Read the records and write them out again exactly.

——

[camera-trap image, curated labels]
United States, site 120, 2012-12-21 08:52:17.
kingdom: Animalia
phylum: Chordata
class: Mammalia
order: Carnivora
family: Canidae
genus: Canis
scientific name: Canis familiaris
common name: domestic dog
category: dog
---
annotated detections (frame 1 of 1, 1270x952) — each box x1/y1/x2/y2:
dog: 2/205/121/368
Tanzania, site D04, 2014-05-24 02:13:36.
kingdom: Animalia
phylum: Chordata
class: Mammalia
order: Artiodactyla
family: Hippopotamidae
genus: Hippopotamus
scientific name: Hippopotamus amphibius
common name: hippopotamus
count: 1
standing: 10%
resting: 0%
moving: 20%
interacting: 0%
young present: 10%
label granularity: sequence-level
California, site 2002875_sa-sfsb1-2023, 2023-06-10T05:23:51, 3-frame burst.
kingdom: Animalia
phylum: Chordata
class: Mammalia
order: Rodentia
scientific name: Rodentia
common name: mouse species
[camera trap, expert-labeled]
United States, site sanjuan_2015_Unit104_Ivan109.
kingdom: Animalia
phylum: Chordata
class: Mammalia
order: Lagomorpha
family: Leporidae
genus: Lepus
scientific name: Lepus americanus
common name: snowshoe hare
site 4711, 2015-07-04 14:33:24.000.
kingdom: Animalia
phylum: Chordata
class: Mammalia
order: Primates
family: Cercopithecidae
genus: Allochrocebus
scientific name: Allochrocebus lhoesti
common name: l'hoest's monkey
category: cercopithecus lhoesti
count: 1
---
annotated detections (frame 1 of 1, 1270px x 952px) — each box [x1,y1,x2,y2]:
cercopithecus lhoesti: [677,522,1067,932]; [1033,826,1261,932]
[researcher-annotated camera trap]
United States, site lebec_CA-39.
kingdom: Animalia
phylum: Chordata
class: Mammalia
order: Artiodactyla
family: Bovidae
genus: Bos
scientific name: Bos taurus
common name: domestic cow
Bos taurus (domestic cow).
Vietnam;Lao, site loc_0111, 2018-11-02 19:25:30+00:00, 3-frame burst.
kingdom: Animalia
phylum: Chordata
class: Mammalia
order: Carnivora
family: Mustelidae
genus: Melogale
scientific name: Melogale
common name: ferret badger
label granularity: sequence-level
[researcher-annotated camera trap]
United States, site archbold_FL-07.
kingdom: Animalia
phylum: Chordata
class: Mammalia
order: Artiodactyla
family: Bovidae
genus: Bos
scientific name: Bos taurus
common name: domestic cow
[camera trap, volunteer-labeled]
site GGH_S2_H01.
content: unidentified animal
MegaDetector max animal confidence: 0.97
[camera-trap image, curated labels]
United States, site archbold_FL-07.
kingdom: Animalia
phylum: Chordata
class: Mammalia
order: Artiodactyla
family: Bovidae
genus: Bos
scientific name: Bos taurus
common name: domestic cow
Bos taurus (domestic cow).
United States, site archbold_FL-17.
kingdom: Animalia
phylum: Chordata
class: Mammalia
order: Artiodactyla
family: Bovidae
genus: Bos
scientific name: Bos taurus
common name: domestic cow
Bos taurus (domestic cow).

——

● **Written solution**
[camera-trap image, curated labels]
United States, site 120, 2012-12-21 08:52:17.
kingdom: Animalia
phylum: Chordata
class: Mammalia
order: Carnivora
family: Canidae
genus: Canis
scientific name: Canis familiaris
common name: domestic dog
category: dog
---
annotated detections (frame 1 of 1, 1270x952) — each box x1/y1/x2/y2:
dog: 2/205/121/368
Tanzania, site D04, 2014-05-24 02:13:36.
kingdom: Animalia
phylum: Chordata
class: Mammalia
order: Artiodactyla
family: Hippopotamidae
genus: Hippopotamus
scientific name: Hippopotamus amphibius
common name: hippopotamus
count: 1
standing: 10%
resting: 0%
moving: 20%
interacting: 0%
young present: 10%
label granularity: sequence-level
California, site 2002875_sa-sfsb1-2023, 2023-06-10T05:23:51, 3-frame burst.
kingdom: Animalia
phylum: Chordata
class: Mammalia
order: Rodentia
scientific name: Rodentia
common name: mouse species
[camera trap, expert-labeled]
United States, site sanjuan_2015_Unit104_Ivan109.
kingdom: Animalia
phylum: Chordata
class: Mammalia
order: Lagomorpha
family: Leporidae
genus: Lepus
scientific name: Lepus americanus
common name: snowshoe hare
site 4711, 2015-07-04 14:33:24.000.
kingdom: Animalia
phylum: Chordata
class: Mammalia
order: Primates
family: Cercopithecidae
genus: Allochrocebus
scientific name: Allochrocebus lhoesti
common name: l'hoest's monkey
category: cercopithecus lhoesti
count: 1
---
annotated detections (frame 1 of 1, 1270px x 952px) — each box [x1,y1,x2,y2]:
cercopithecus lhoesti: [677,522,1067,932]; [1033,826,1261,932]
[researcher-annotated camera trap]
United States, site lebec_CA-39.
kingdom: Animalia
phylum: Chordata
class: Mammalia
order: Artiodactyla
family: Bovidae
genus: Bos
scientific name: Bos taurus
common name: domestic cow
Bos taurus (domestic cow).
Vietnam;Lao, site loc_0111, 2018-11-02 19:25:30+00:00, 3-frame burst.
kingdom: Animalia
phylum: Chordata
class: Mammalia
order: Carnivora
family: Mustelidae
genus: Melogale
scientific name: Melogale
common name: ferret badger
label granularity: sequence-level
[researcher-annotated camera trap]
United States, site archbold_FL-07.
kingdom: Animalia
phylum: Chordata
class: Mammalia
order: Artiodactyla
family: Bovidae
genus: Bos
scientific name: Bos taurus
common name: domestic cow
[camera trap, volunteer-labeled]
site GGH_S2_H01.
content: unidentified animal
MegaDetector max animal confidence: 0.97
[camera-trap image, curated labels]
United States, site archbold_FL-07.
kingdom: Animalia
phylum: Chordata
class: Mammalia
order: Artiodactyla
family: Bovidae
genus: Bos
scientific name: Bos taurus
common name: domestic cow
Bos taurus (domestic cow).
United States, site archbold_FL-17.
kingdom: Animalia
phylum: Chordata
class: Mammalia
order: Artiodactyla
family: Bovidae
genus: Bos
scientific name: Bos taurus
common name: domestic cow
Bos taurus (domestic cow).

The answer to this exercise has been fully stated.